● EXCERPTED PASSAGE
# PSa: Black Diamond Softshell jackets at Costco 26.99



## Philpug (Aug 30, 2008)

I was at Costco today and saw these...$26.99, yep, thats right. 

Colors are:
Black/Black
Dk. Blue/Black
Olive/Black

Such a deal. I bought one for myself and one for Ty as a Xmas present. For 27 bucks how can you go wrong??


----------



## Moe Ghoul (Aug 30, 2008)

Nice bargain, gotta love it.


----------



## o3jeff (Aug 30, 2008)

I saw them there the other day and debated about grabbing one, but decided against it since I never heard of that brand.

Are they suppose to be pretty good?


----------



## Philpug (Aug 30, 2008)

o3jeff said:


> I saw them there the other day and debated about grabbing one, but decided against it since I never heard of that brand.
> 
> Are they suppose to be pretty good?



Black Diamond has been around for a long time. It's no Arc'Teryx but it is also on 27 bucks. As my buddy would say..'I'll pay 27 bucks to watch a money **** a coconut":razz:.


----------



## deadheadskier (Aug 30, 2008)

What would something like that cost normally for that brand?  $27 does sound like a great deal, downright steep and cheapish


----------



## o3jeff (Aug 30, 2008)

Two more questions, are they water and wind proof?


----------



## Philpug (Aug 30, 2008)

deadheadskier said:


> What would something like that cost normally for that brand?  $27 does sound like a great deal, downright steep and cheapish



Googled them, cheapest I could find anywhere for a Softshell was 49.99



o3jeff said:


> Two more questions, are they water and wind proof?

● RECORD EXCERPTS

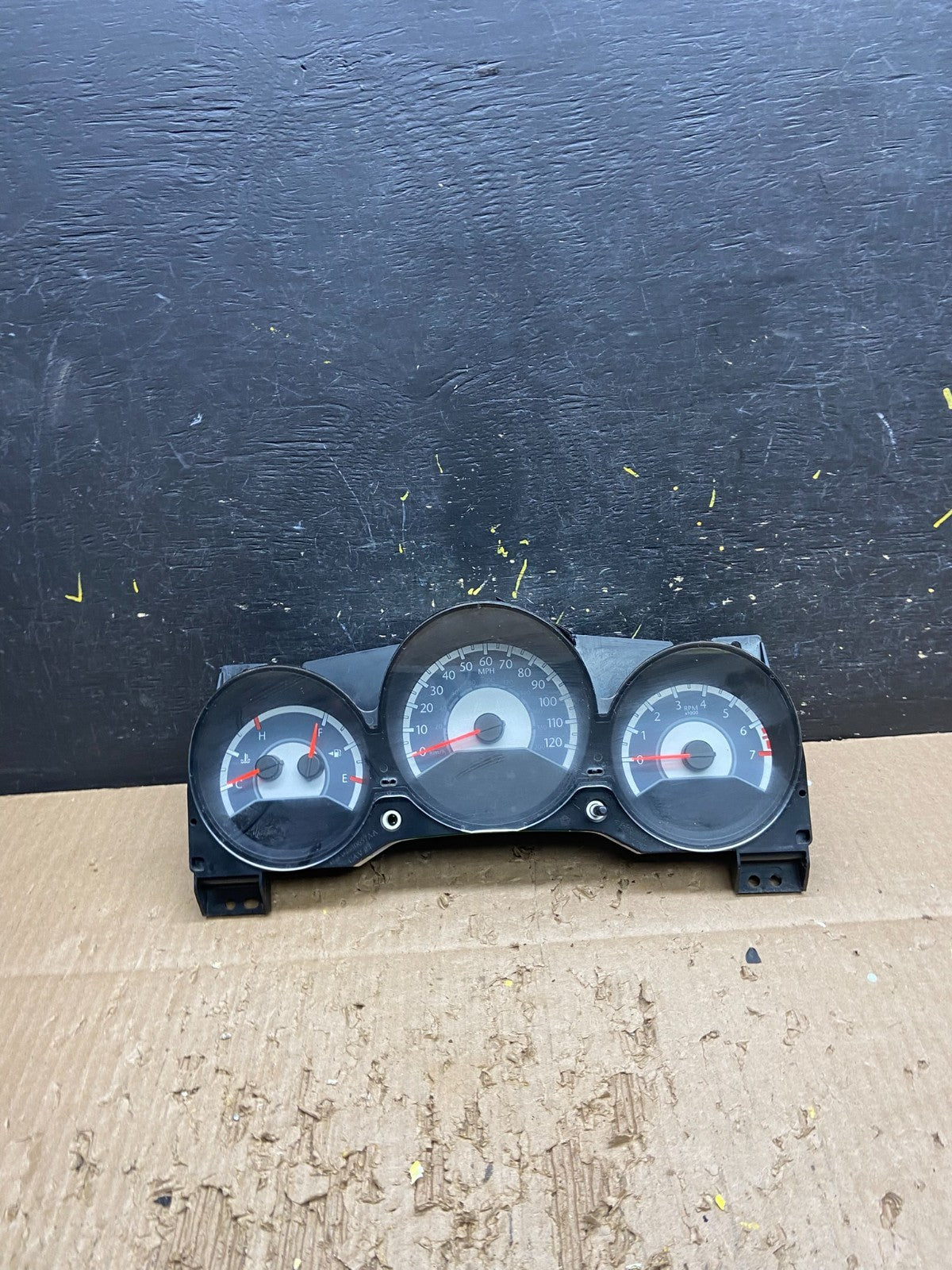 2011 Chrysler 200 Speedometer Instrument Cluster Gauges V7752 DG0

--

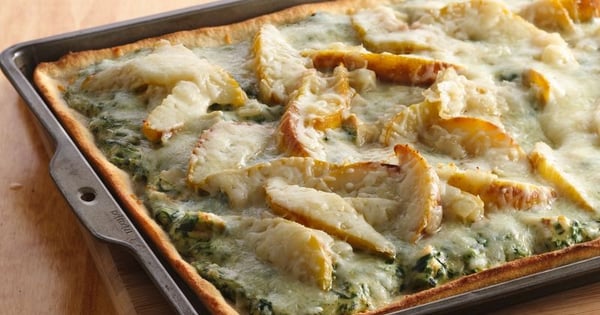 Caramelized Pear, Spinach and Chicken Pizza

--

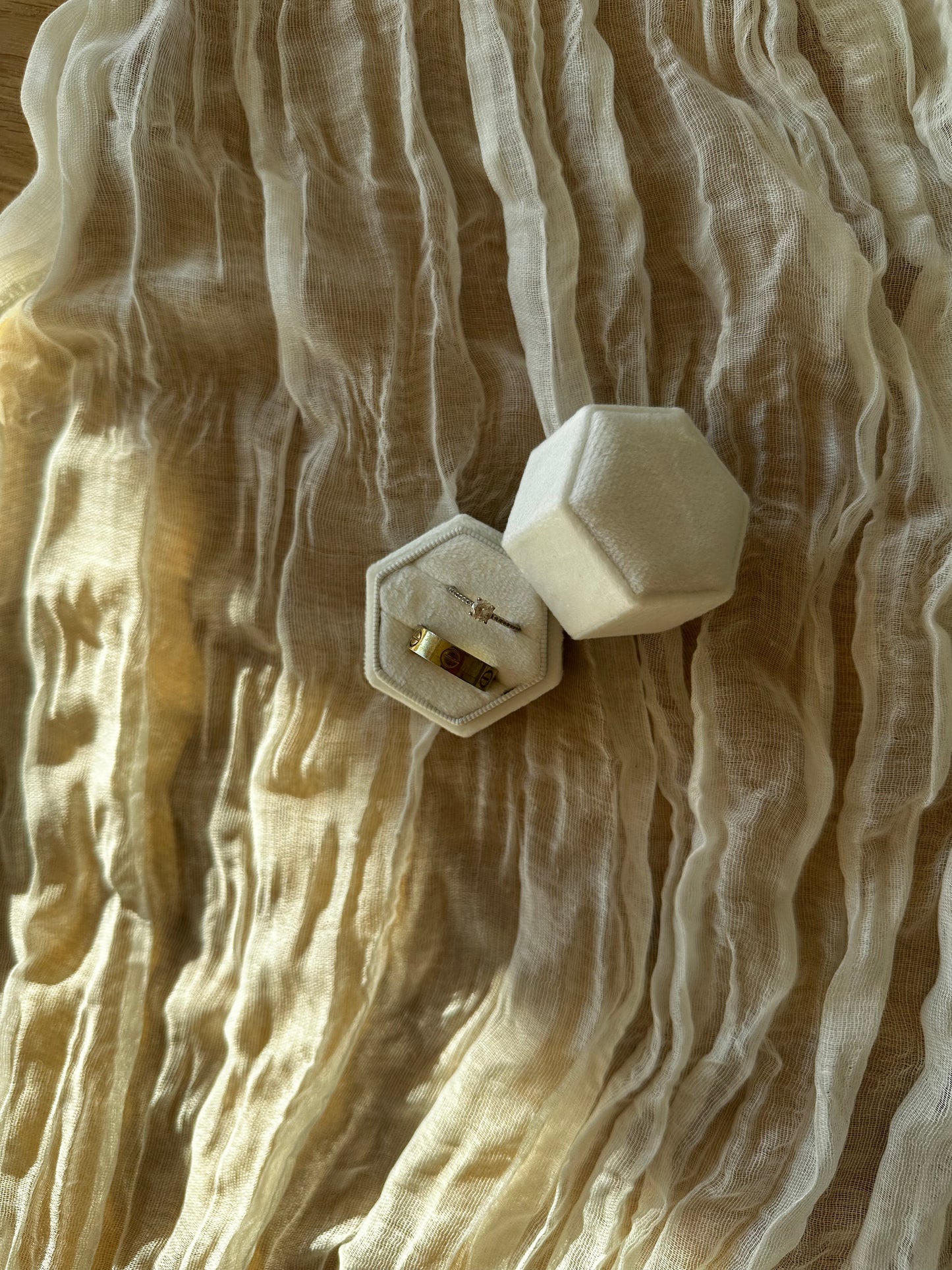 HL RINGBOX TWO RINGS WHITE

● TASKS TO CARRY OUT
1: Quote everything from "Such a deal." down to "gotta love it." in the Costco jacket thread.
2: Write what comes next in the forum thread about the Black Diamond jackets at Costco, picking up after its last line.
The entries are unrelated to the Costco jacket thread.

● TASK RESPONSES
1:
Such a deal. I bought one for myself and one for Ty as a Xmas present. For 27 bucks how can you go wrong??


----------



## Moe Ghoul (Aug 30, 2008)

Nice bargain, gotta love it.

2:
"bonded waterproof breathable barrier". I tried to blow some air through it with no luck.

Before anyone asks, there are no pit zips.


----------



## Hawkshot99 (Aug 30, 2008)

Isnt Costco the devil?


----------



## deadheadskier (Aug 30, 2008)

Hawkshot99 said:


> Isnt Costco the devil?



No BJ's is  :lol:


----------



## riverc0il (Aug 30, 2008)

o3jeff said:


> I saw them there the other day and debated about grabbing one, but decided against it since I never heard of that brand.
> 
> Are they suppose to be pretty good?


Extremely well respected brand in the back country contingent. I have a BD zip fleece that I swear by.


----------



## Phillycore (Aug 30, 2008)

sweet deal for sure....

I already own 2 north face apex bionic softshells that I ABSOLUTELY swear by...
If they had a Vest I'd probably be picking up a costco membership just for that...
(there isn't one really anywhere near me. think King of Prussia is closest)

Oh well...  good find for sure...


----------



## Trekchick (Aug 30, 2008)

Hawkshot99 said:


> Isnt Costco the devil?


Better not let you hear I[hart]Costco hear you say that!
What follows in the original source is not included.